Another species introduced to South Florida is the Japanese climbing fern (Lygodium japonicum). It was originally introduced in the 1930’s via the ornamental plant industry and is abundant even on state and federal managed lands and throughout peninsular Florida. While waterfowling in South Georgia recently, I documented Japanese climbing fern present in spatial abundance along a narrow earthen berm in Lake Seminole Reservoir. I reported my waypoint to the Georgia Department of Natural Resources, but to my dismay, this species has been recorded in abundance for years. This climbing fern species is pervasive, tolerant of cooler climates, and genuinely destructive throughout the southeastern coastal plain ecology. As the name suggests, Japanese climbing fern can grow into a living wall, shading out ground cover and midstory vegetation. Without herbicidal and mechanical treatments, prolonged growth can consume the tree canopy and eventually decimate an entire plant community. Simply another example of an invasive species that requires judicious scientific survey, treatment and long-term management regimes.
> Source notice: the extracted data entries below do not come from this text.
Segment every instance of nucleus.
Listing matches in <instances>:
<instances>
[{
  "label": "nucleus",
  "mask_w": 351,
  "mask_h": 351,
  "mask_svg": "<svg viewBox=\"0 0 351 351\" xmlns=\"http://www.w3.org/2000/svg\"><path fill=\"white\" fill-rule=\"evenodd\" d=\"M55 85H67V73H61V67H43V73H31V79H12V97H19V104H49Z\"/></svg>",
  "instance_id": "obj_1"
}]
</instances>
Torpedograss (Panicum repens) is another prolific, invasive, and perennial species that quickly displaces and outcompetes native grasses in southeast coastal plain ecosystems. Lake Okeechobee is a prime example of how Torpedograss has drastically impacted vast sections of emergent habitat, through rhizome growth, tolerance to flooding and sustained drought, and fire tolerance.  I’ve personally battled Torpedograss on several wetland restoration projects with moderate success, but remain amazed at the extent management tools and determination are required to stave off this species marching through marshes and prairie ecosystems.

Real-World Implications

The twenty-first century reality could be distilled down to saying that invasive and exotic species are perhaps a closed case in Florida, the southeast coastal plain, and the continental United States. Although this opinion is disturbing, the reality is that the management costs to hedge the invasion exceeds the budget of most state and federal agencies. The fierce challenge we face regarding our collective natural system functions is to properly evaluate them and prioritize funding to manage and eradicate non-native species in advance of significant ecosystem demise. Numerous studies exist showing a diminished population of native flora and fauna as a result of the impacts from invasive species, whether it was from vegetation, fishes, mollusks, snakes, frogs, and even mosquitoes.   

How we as a society prioritize and allocate funding to counter the invasion, curb the continued introduction of invasive species, and allocate funding to manage and eradicate them will determine our near-future ecological destiny.  Research and, most notably, active management are the forward-facing approaches that will restore our hurting natural systems, the integrity of our ecological communities, and the inherent values provided by native landscapes to civilization.